Step 2: Egg Retrieval
Egg retrieval is performed in a surgical suite under intravenous sedation. Ovarian follicles are aspirated using a needle guided by trans-vaginal ultrasonography. Follicular fluids are scanned by the embryologist to locate all available eggs. The eggs are placed in a special media and cultured in an incubator until insemination.
Step 3: Fertilization and Embryo Culture
- If sperm parameters are normal, approximately 50,000 to 100,000 motile sperm are transferred to the dish containing the eggs. This is called standard insemination.
- The ICSI technique is used to fertilize mature eggs if sperm parameters are abnormal. This procedure is performed under a high-powered microscope.

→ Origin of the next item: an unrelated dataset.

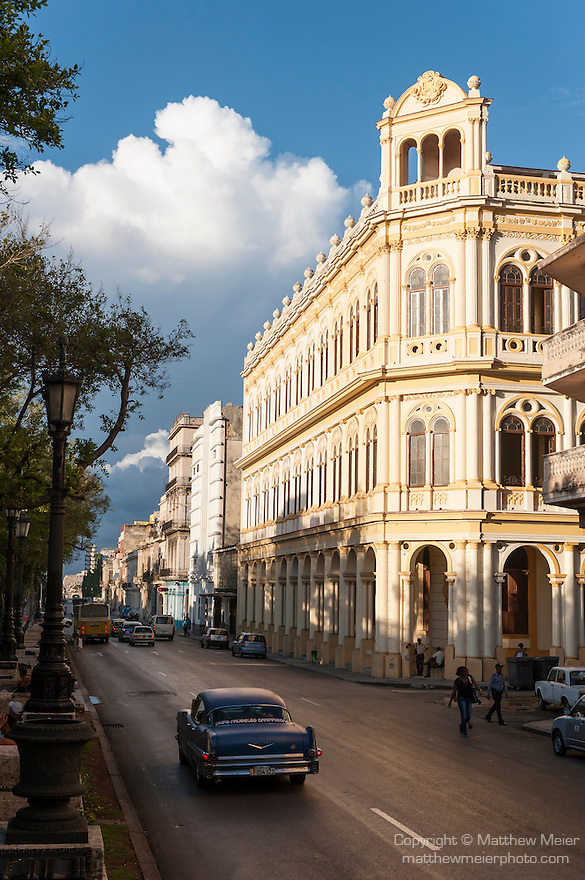 Havana, Cuba; a 1957 Cadillac drives down the Paseo del Prado past colonial building facades in late afternoon sunlight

The embryologist picks up a single spermatozoa using a fine glass micro needle, and injects it directly into the egg cytoplasm. ICSI increases the chance that fertilization will occur if the semen sample has a low sperm count and/or motility, poor morphology, or poor progression. If there are no sperm in the ejaculate, sperm may be obtained via a surgical procedure. ICSI is always used to achieve fertilization if the sperm is surgically retrieved.

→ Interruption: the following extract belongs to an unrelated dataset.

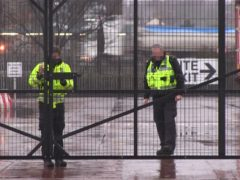 Border Force officers wait at a checking facility near Belfast Port (David Young/PA)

- Fertilization is assessed 16 - 18 hours after insemination or ICSI. The fertilized eggs are called zygotes and are cultured in a specially formulated culture medium that supports their growth. They will be assessed on the second and third day after retrieval. If sufficient numbers of embryos exhibit good growth and development, they may be selected to grow to the blastocyst stage in a specially designed culture medium. Blastocyst culture has several advantages. Embryos at this stage have a higher potential for implantation, therefore fewer embryos can be transferred on day 5 to reduce the chance of multiple pregnancies. Low numbers of embryos and poor embryo quality reduce the chances for good blastocyst development. A day 3 embryo transfer is recommended for cycles with low numbers and/or poor quality.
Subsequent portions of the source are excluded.